To develop his unique delivery system, Dr Liedtke proposes to meld material science with cell engineering to create a device that will provide focused delivery of molecules or drugs that have previously shown the capacity to block or eliminate pain in other models of pain or in more primitive models of TN pain, Thus, the objective of this approach is to deliver the appropriate molecules to shut down transmission of the aberrant neuronal signals arising from injured site(s) on the trigeminal system that are responsible for producing the pain of TN. The devices are designed to be placed around peripheral trigeminal nerve branches and around the trigeminal nerve root at the point where this root exits the brainstem. The experiments described in this proposal are based on previous pioneering work by Dr. Liedtke and collaborators using a specifically-fabricated type of carbon nanomaterial, i.e., a few-walled carbon nanotubes with high electrical conductance that has been highly purified to the point that it is devoid of any neurotoxic contaminating by-products. This particular type of carbon nanomaterial is known to lower neuronal chloride ion levels by stimulating increased gene expression of KCC2, a chloride ion extruder transport molecule.
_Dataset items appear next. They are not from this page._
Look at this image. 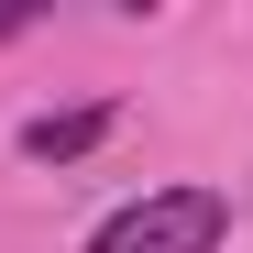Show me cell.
I'll return each mask as SVG.
<instances>
[{
    "label": "cell",
    "instance_id": "obj_3",
    "mask_svg": "<svg viewBox=\"0 0 253 253\" xmlns=\"http://www.w3.org/2000/svg\"><path fill=\"white\" fill-rule=\"evenodd\" d=\"M22 22H33V11H22V0H0V44H11V33H22Z\"/></svg>",
    "mask_w": 253,
    "mask_h": 253
},
{
    "label": "cell",
    "instance_id": "obj_1",
    "mask_svg": "<svg viewBox=\"0 0 253 253\" xmlns=\"http://www.w3.org/2000/svg\"><path fill=\"white\" fill-rule=\"evenodd\" d=\"M231 242V198L220 187H143L132 209H110L88 253H220Z\"/></svg>",
    "mask_w": 253,
    "mask_h": 253
},
{
    "label": "cell",
    "instance_id": "obj_2",
    "mask_svg": "<svg viewBox=\"0 0 253 253\" xmlns=\"http://www.w3.org/2000/svg\"><path fill=\"white\" fill-rule=\"evenodd\" d=\"M99 132H110V110H44V121H22V154L33 165H77Z\"/></svg>",
    "mask_w": 253,
    "mask_h": 253
}]
</instances>
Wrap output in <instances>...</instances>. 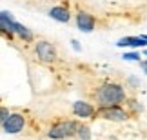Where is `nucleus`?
Returning <instances> with one entry per match:
<instances>
[{
    "label": "nucleus",
    "instance_id": "obj_1",
    "mask_svg": "<svg viewBox=\"0 0 147 140\" xmlns=\"http://www.w3.org/2000/svg\"><path fill=\"white\" fill-rule=\"evenodd\" d=\"M91 98L93 102H96L98 108H111V106H120L122 102H125V91L120 84L104 82L98 87H94Z\"/></svg>",
    "mask_w": 147,
    "mask_h": 140
},
{
    "label": "nucleus",
    "instance_id": "obj_8",
    "mask_svg": "<svg viewBox=\"0 0 147 140\" xmlns=\"http://www.w3.org/2000/svg\"><path fill=\"white\" fill-rule=\"evenodd\" d=\"M118 47H144L147 46V38L145 37H123L116 44Z\"/></svg>",
    "mask_w": 147,
    "mask_h": 140
},
{
    "label": "nucleus",
    "instance_id": "obj_5",
    "mask_svg": "<svg viewBox=\"0 0 147 140\" xmlns=\"http://www.w3.org/2000/svg\"><path fill=\"white\" fill-rule=\"evenodd\" d=\"M35 51H36V57L42 60V62H55L58 58L56 55V49L51 42H46V40H38L36 46H35Z\"/></svg>",
    "mask_w": 147,
    "mask_h": 140
},
{
    "label": "nucleus",
    "instance_id": "obj_2",
    "mask_svg": "<svg viewBox=\"0 0 147 140\" xmlns=\"http://www.w3.org/2000/svg\"><path fill=\"white\" fill-rule=\"evenodd\" d=\"M80 126L82 124H78V122H75V120H58V122H55V124L49 127L47 135H49V138H53V140L71 138V137L78 135Z\"/></svg>",
    "mask_w": 147,
    "mask_h": 140
},
{
    "label": "nucleus",
    "instance_id": "obj_10",
    "mask_svg": "<svg viewBox=\"0 0 147 140\" xmlns=\"http://www.w3.org/2000/svg\"><path fill=\"white\" fill-rule=\"evenodd\" d=\"M76 137H80L82 140H89V138H91V135H89V127L82 124V126H80V131H78Z\"/></svg>",
    "mask_w": 147,
    "mask_h": 140
},
{
    "label": "nucleus",
    "instance_id": "obj_3",
    "mask_svg": "<svg viewBox=\"0 0 147 140\" xmlns=\"http://www.w3.org/2000/svg\"><path fill=\"white\" fill-rule=\"evenodd\" d=\"M96 116L111 122H125L129 118V111L122 106H111V108H96Z\"/></svg>",
    "mask_w": 147,
    "mask_h": 140
},
{
    "label": "nucleus",
    "instance_id": "obj_14",
    "mask_svg": "<svg viewBox=\"0 0 147 140\" xmlns=\"http://www.w3.org/2000/svg\"><path fill=\"white\" fill-rule=\"evenodd\" d=\"M145 38H147V37H145Z\"/></svg>",
    "mask_w": 147,
    "mask_h": 140
},
{
    "label": "nucleus",
    "instance_id": "obj_13",
    "mask_svg": "<svg viewBox=\"0 0 147 140\" xmlns=\"http://www.w3.org/2000/svg\"><path fill=\"white\" fill-rule=\"evenodd\" d=\"M142 68H144V71L147 73V60H145V62H142Z\"/></svg>",
    "mask_w": 147,
    "mask_h": 140
},
{
    "label": "nucleus",
    "instance_id": "obj_9",
    "mask_svg": "<svg viewBox=\"0 0 147 140\" xmlns=\"http://www.w3.org/2000/svg\"><path fill=\"white\" fill-rule=\"evenodd\" d=\"M49 16L53 20H56V22L65 24V22H69L71 13H69V7H65V5H55V7L49 11Z\"/></svg>",
    "mask_w": 147,
    "mask_h": 140
},
{
    "label": "nucleus",
    "instance_id": "obj_11",
    "mask_svg": "<svg viewBox=\"0 0 147 140\" xmlns=\"http://www.w3.org/2000/svg\"><path fill=\"white\" fill-rule=\"evenodd\" d=\"M122 58L123 60H133V62H134V60H140V55L138 53H125Z\"/></svg>",
    "mask_w": 147,
    "mask_h": 140
},
{
    "label": "nucleus",
    "instance_id": "obj_6",
    "mask_svg": "<svg viewBox=\"0 0 147 140\" xmlns=\"http://www.w3.org/2000/svg\"><path fill=\"white\" fill-rule=\"evenodd\" d=\"M73 113H75L78 118H94V116H96V108L89 102L78 100V102L73 104Z\"/></svg>",
    "mask_w": 147,
    "mask_h": 140
},
{
    "label": "nucleus",
    "instance_id": "obj_4",
    "mask_svg": "<svg viewBox=\"0 0 147 140\" xmlns=\"http://www.w3.org/2000/svg\"><path fill=\"white\" fill-rule=\"evenodd\" d=\"M26 127V116L22 113H11L7 115V118L2 120V129L9 135H16Z\"/></svg>",
    "mask_w": 147,
    "mask_h": 140
},
{
    "label": "nucleus",
    "instance_id": "obj_12",
    "mask_svg": "<svg viewBox=\"0 0 147 140\" xmlns=\"http://www.w3.org/2000/svg\"><path fill=\"white\" fill-rule=\"evenodd\" d=\"M73 47H75L76 51H78V49H80V47H78V42H76V40H73Z\"/></svg>",
    "mask_w": 147,
    "mask_h": 140
},
{
    "label": "nucleus",
    "instance_id": "obj_7",
    "mask_svg": "<svg viewBox=\"0 0 147 140\" xmlns=\"http://www.w3.org/2000/svg\"><path fill=\"white\" fill-rule=\"evenodd\" d=\"M76 24H78V27H80L82 31L91 33V31L94 29V24H96V20H94V16L89 15L87 11H80V13L76 15Z\"/></svg>",
    "mask_w": 147,
    "mask_h": 140
}]
</instances>
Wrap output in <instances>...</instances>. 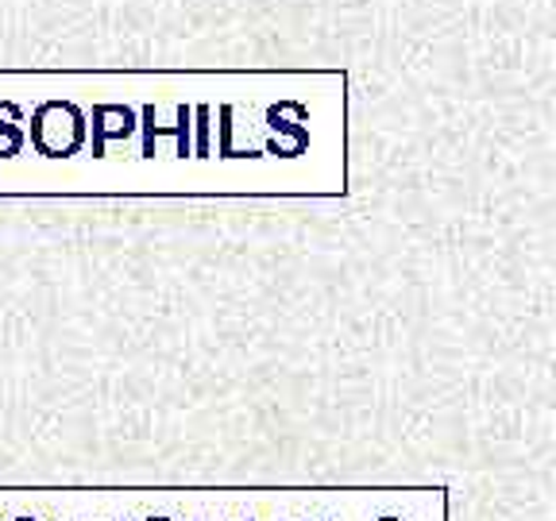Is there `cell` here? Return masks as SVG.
Masks as SVG:
<instances>
[{"label":"cell","instance_id":"6da1fadb","mask_svg":"<svg viewBox=\"0 0 556 521\" xmlns=\"http://www.w3.org/2000/svg\"><path fill=\"white\" fill-rule=\"evenodd\" d=\"M337 113V78H0V186L236 182L309 155Z\"/></svg>","mask_w":556,"mask_h":521}]
</instances>
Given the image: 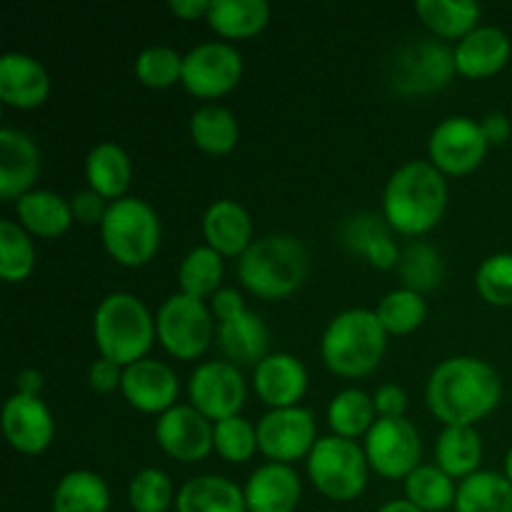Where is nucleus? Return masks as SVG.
I'll return each instance as SVG.
<instances>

Lowering intracellular chloride levels in CNS neurons will amplify the inhibitory capacity of the inhibitory neurotransmitters, GABA and glycine. In an earlier study, Dr. Liedtke and co-workers applied these ultra-pure, few-walled carbon nanotubes to cultured cortical neurons and showed that direct contact of the carbon fibers with the cultured neurons in increased levels of KCC2 in these cells causing an enhanced efflux of chloride from them. Thus, in addition to serving as a topical drug delivery vehicle, the carbon nanotubes themselves may have pain inhibiting properties.
Dr. Liedtke proposes to develop another kind of topical drug delivery vehicle. This device will be will be made of immunologically inert biocompatible polymers designed to hold human fibroblast-like cells. Using gene therapy techniques, fibroblasts (which are readily obtainable from skin) can be made to produce pain inhibiting substances like GABA or glycine effectively turning them into anti-pain generating pumps. The biocompatible polymer devices will prevent the cells from dispersing but will be made sufficiently porous to allow the pain inhibiting molecules to escape. These projects while somewhat futuristic are not science fiction and should be doable. They definitely are needed.